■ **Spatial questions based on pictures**

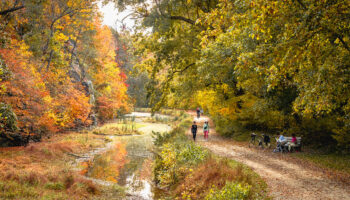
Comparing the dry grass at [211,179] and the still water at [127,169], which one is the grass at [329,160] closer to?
the dry grass at [211,179]

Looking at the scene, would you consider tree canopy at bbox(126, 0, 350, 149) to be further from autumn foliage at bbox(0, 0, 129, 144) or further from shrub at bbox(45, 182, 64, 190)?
shrub at bbox(45, 182, 64, 190)

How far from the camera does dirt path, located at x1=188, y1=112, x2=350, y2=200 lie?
7086 millimetres

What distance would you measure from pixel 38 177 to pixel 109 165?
4807mm

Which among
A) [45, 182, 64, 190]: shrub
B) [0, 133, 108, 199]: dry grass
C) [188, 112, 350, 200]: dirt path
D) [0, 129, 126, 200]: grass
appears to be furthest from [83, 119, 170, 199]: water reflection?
[188, 112, 350, 200]: dirt path

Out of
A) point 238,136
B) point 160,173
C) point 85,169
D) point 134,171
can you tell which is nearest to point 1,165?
point 85,169

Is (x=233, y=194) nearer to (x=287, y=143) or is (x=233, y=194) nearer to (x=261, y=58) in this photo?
(x=261, y=58)

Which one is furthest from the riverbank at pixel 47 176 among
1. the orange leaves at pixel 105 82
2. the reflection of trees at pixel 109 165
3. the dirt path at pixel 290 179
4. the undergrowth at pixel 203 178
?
the orange leaves at pixel 105 82

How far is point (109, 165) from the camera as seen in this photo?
13922 millimetres

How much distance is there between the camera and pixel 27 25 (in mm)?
15523

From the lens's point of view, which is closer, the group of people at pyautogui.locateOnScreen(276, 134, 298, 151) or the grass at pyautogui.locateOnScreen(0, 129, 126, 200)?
the grass at pyautogui.locateOnScreen(0, 129, 126, 200)

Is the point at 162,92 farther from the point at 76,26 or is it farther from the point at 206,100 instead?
the point at 76,26

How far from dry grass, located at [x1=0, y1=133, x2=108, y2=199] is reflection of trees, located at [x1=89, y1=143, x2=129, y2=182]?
1.48 metres

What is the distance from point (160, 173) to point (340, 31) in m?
8.84

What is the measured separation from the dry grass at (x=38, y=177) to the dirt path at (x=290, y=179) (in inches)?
271
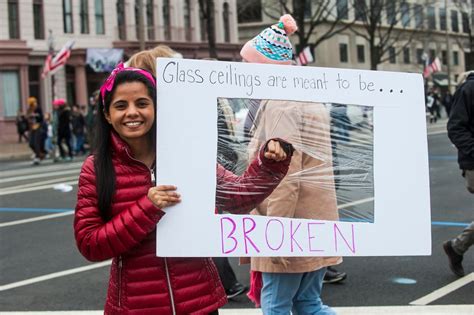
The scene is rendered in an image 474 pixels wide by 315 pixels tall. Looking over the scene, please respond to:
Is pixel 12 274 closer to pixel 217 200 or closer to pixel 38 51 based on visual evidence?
pixel 217 200

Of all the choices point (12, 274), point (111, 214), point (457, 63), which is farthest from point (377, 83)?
point (457, 63)

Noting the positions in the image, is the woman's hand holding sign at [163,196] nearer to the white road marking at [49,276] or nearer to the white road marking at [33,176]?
the white road marking at [49,276]

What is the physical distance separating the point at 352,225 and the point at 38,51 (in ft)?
115

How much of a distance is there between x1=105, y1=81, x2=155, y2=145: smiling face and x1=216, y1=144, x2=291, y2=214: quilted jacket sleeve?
Result: 338mm

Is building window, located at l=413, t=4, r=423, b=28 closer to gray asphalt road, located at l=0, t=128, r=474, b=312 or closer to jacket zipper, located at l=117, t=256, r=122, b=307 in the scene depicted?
gray asphalt road, located at l=0, t=128, r=474, b=312

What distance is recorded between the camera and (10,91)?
113ft

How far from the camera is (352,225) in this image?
2.78 metres

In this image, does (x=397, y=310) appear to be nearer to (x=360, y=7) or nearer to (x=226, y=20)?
(x=360, y=7)

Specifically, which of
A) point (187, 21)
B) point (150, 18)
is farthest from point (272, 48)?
point (187, 21)

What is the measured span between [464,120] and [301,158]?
2795 mm

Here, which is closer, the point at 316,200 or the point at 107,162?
the point at 107,162

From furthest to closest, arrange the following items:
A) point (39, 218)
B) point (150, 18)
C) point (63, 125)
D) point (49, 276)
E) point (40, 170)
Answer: point (150, 18), point (63, 125), point (40, 170), point (39, 218), point (49, 276)

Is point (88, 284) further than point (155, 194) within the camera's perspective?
Yes

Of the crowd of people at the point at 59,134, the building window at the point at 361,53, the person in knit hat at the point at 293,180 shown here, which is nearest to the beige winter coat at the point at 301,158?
the person in knit hat at the point at 293,180
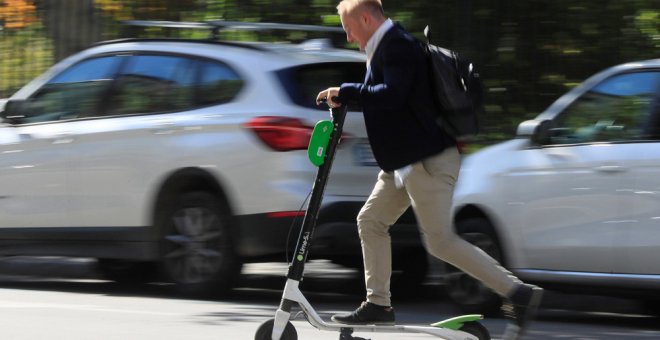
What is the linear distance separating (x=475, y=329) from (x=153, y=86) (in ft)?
13.0

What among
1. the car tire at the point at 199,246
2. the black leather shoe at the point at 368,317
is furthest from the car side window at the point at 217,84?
the black leather shoe at the point at 368,317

■ **What is being asked**
Return the lines from the line containing "Here, which is closer, the" through the line containing "Answer: point (150, 18), point", copied unchanged.

■ **The reply**
Here, which is closer, the point at 316,200 or the point at 107,162?
the point at 107,162

From furthest to closest, arrange the following items:
A) point (39, 218)
B) point (150, 18)
C) point (63, 125)
D) point (49, 276)
E) point (40, 170)
Answer: point (150, 18), point (63, 125), point (40, 170), point (39, 218), point (49, 276)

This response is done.